Extracted data entries

— start —

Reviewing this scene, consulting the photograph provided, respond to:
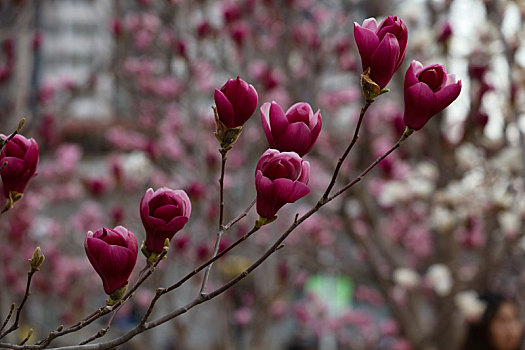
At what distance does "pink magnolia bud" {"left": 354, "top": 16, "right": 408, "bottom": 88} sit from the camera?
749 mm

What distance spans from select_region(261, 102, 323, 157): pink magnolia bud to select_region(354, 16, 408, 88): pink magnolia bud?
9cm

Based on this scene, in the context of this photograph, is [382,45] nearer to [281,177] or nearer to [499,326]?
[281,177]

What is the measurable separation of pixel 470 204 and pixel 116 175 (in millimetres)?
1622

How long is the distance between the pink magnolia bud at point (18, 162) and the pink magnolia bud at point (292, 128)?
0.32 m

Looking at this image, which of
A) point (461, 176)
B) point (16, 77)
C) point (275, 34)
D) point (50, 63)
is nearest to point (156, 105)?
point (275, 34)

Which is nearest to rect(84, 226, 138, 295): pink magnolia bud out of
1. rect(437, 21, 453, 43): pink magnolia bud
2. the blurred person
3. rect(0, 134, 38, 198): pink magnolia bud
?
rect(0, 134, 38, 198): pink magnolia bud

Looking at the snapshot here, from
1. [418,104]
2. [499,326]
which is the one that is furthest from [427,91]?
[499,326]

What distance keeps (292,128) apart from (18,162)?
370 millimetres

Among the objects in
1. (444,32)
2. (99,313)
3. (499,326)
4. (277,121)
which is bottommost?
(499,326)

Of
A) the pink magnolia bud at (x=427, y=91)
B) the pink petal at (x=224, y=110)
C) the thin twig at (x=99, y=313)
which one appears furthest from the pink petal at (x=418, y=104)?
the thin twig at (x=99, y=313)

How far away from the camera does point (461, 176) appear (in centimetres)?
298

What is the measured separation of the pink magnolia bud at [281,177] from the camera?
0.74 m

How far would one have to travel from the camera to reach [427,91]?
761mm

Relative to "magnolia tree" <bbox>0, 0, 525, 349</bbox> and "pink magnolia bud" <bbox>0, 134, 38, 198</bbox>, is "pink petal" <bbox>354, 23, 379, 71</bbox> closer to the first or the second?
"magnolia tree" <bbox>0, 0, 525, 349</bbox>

— end —
— start —

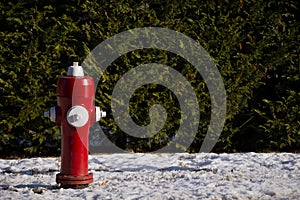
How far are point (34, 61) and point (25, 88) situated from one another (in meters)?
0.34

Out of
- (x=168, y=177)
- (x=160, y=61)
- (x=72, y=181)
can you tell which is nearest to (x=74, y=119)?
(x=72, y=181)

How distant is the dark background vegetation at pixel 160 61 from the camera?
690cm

— end —

● **Task to complete**
Identify each line of the records above that contains the string "rect" and copy those lines out.

● **Output below**
Which is nearest to rect(84, 226, 138, 295): pink magnolia bud out of
1. rect(437, 21, 453, 43): pink magnolia bud
3. rect(0, 134, 38, 198): pink magnolia bud
rect(0, 134, 38, 198): pink magnolia bud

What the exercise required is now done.